Interpretive Summary: Sorghum is grown throughout much of the world primarily to produce grain for human and livestock consumption; however, some types are grown for forage and sugar production. Grain sorghum is the most widely grown, but it grows as an annual and must be replanted every year. Growing perennial sorghums rather than annuals can provide both economic and environmental benefits to farmers and society. Perennial sorghum species have underground stems called rhizomes, and this trait needs to be transferred into annual sorghum for it to be a perennial. Johnsongrass cannot be used because it has vigorous spreading rhizomes that make it a very invasive weed. A perennial sorghum species that grows in southeast Asia, known only as Sorghum propinquum, produces short, non-spreading rhizomes, is a better candidate for transferring rhizomes into annual sorghum to produce a perennial forage or grain crop. Grain sorghum was crossed with this species and promising F1 hybrids were recovered. The chromosomes of one hybrid were doubled (increased from 20 [diploid] to 40 [tetraploid]) with a chemical. Chromosome pairing behavior in the developing pollen of all these plants were microscopically examined. The following was determined: grain sorghum and this Asian species are genetically closely related; the F1 hybrids and the tetraploid hybrid are fertile enough to be propagated by seed; and they are perennials with short rhizomes that do not pose a weediness threat. Plans are to advance these plants in a selection and breeding program.

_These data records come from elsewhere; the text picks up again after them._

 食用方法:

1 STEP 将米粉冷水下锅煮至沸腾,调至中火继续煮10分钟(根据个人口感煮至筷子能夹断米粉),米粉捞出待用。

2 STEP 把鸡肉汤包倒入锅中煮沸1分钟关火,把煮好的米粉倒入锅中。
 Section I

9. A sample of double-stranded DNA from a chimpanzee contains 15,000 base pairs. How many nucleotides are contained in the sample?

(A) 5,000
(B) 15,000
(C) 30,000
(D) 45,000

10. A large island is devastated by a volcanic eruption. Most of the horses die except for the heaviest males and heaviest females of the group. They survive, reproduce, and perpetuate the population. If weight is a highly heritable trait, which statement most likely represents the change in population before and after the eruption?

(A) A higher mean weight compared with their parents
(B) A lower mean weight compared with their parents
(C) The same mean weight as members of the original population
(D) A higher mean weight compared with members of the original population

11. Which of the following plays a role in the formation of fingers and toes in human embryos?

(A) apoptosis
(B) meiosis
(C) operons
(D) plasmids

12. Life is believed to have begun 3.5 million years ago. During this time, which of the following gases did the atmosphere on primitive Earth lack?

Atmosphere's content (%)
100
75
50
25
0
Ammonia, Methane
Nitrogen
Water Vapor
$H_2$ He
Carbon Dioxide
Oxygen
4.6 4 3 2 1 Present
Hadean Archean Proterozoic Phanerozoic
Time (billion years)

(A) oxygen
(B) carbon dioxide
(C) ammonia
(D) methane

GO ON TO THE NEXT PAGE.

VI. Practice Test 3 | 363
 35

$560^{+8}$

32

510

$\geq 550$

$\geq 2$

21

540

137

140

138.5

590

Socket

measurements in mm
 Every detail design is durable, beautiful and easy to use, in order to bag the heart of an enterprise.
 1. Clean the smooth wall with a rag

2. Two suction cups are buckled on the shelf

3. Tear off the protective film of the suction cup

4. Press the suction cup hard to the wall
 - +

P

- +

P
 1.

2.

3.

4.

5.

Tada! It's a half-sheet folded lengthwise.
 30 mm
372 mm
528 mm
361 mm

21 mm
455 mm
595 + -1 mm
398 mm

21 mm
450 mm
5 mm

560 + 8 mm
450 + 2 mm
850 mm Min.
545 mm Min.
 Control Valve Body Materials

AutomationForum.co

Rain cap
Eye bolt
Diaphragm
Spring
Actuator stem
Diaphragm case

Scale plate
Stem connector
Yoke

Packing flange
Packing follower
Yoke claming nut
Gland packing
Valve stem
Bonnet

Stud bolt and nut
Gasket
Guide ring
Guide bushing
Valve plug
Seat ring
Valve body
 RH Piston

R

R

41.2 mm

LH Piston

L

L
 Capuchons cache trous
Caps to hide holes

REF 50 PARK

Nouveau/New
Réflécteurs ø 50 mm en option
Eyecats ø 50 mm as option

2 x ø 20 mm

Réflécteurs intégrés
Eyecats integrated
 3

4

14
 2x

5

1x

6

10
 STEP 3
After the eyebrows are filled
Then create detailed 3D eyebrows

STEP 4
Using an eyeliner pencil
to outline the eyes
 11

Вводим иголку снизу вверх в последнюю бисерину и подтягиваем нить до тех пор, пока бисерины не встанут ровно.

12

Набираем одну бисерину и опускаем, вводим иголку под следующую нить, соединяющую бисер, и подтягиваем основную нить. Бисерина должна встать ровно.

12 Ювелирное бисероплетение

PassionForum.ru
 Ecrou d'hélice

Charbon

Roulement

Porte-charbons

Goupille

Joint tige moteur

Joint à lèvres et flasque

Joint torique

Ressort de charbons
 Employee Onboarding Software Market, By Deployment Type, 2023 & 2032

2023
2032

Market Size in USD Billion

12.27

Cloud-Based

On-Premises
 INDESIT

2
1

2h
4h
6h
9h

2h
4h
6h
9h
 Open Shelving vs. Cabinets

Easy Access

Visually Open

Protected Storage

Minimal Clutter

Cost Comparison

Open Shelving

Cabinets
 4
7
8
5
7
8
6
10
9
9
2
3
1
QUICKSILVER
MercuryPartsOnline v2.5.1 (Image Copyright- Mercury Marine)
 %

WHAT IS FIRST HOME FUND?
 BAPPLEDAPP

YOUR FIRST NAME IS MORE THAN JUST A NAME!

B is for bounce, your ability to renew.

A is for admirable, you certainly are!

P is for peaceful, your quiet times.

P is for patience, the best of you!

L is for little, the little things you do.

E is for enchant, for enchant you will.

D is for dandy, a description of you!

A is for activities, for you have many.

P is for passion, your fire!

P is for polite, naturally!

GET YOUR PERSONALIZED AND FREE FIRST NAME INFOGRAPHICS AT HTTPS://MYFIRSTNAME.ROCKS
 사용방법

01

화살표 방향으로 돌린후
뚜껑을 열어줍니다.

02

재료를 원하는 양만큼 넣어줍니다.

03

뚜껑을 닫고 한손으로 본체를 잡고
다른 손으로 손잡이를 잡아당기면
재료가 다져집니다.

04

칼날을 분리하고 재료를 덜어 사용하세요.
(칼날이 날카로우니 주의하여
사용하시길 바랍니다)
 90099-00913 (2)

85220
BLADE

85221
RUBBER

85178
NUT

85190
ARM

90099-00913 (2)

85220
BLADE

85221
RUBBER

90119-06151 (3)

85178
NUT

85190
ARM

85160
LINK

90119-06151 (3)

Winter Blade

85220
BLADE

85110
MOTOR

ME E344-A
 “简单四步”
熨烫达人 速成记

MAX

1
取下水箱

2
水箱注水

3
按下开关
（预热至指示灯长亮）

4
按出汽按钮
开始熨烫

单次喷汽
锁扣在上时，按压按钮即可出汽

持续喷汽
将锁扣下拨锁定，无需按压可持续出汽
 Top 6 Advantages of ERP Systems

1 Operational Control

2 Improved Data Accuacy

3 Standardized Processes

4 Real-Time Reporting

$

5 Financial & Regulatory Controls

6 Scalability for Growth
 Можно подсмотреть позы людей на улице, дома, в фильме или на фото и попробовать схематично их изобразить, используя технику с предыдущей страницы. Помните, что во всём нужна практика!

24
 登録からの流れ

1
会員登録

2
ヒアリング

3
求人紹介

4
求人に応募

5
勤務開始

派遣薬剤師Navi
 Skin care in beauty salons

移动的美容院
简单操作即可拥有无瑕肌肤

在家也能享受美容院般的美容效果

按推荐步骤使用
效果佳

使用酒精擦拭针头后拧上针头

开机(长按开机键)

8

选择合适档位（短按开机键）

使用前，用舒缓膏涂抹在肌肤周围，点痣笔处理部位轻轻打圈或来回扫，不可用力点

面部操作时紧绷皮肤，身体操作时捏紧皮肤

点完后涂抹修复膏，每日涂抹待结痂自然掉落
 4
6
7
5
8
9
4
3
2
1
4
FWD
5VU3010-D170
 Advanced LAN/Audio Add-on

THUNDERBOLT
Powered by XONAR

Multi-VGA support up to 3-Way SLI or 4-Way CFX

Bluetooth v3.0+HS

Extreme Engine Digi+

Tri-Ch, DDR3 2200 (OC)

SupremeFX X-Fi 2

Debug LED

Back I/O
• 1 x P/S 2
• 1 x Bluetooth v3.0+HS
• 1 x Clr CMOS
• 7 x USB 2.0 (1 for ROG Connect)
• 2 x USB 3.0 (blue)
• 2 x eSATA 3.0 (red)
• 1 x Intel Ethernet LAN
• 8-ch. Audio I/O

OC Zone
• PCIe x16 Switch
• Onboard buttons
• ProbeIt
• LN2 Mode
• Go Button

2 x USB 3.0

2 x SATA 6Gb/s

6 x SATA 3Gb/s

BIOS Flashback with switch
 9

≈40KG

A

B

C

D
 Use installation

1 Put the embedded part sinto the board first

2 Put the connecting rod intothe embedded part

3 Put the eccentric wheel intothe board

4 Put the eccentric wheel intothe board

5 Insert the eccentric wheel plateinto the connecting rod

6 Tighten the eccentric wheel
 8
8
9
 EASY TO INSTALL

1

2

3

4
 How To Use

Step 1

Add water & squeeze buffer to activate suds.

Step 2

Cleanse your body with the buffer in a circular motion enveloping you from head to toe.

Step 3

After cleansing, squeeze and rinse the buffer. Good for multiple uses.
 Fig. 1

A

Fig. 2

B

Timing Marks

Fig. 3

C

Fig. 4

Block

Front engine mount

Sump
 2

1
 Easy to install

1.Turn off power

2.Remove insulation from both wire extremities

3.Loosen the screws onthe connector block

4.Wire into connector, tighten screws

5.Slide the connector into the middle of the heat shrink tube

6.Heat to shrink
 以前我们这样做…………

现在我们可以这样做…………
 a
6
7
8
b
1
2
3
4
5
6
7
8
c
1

Technical Abstract: Developing perennial alternatives to annual crops can alleviate some of agriculture's current challenges. Perennial sorghum has potential, being a low maintenance, drought tolerant, high yielding forage or bioenergy crop. Cytoplasmic male sterile Sorghum bicolor (L.) Moench (ATx623) was crossed with S. propinquum (Kunth) Hitchc. accession, and the F1 hybrids were treated with colchicine to produce novel tetraploids. One tetraploid plant was recovered and is the first induced tetraploid S. bicolor x S. propinquum hybrid reported. The fertility and cytology of this novel S. bicolor x S. propinquum tetraploid hybrid, the diploid F1 S. bicolor x S. propinquum hybrids, and both parents were studied to learn more about the relationship between S. bicolor and S. propinquum. Pollen stainability ranged from 85 to 90% in S. bicolor (BTx623), S. propinquum, and the male fertile F1 hybrids, but it was lower (57%) in the induced tetraploid hybrid. Mean seed set of both parents was 65-67% but it was lower (43%) for the tetraploid hybrid. As expected, meiotic chromosome pairing in both diploid (2n=2x=20) parents consisted primarily as 10 bivalents. The diploid F1 hybrids also consisted primarily of 10 bivalents at metaphase I, but a higher frequency of univalents than observed in the parents indicating small chromosomal differences. Meiotic chromosome pairing in the tetraploid hybrid (2n=4x=40) included 0.45 univalents 17.77 bivalents, 0.02 trivalents, and 0.98 quadrivalents per cell. These cytological findings support previous reports that S. bicolor and S. propinquum have a homologous genome but identified meiotic differences between the tetraploid hybrid and S. halepense (L.) Pers. This brings into question whether or not S. propinquum is a progenitor of S. halepense.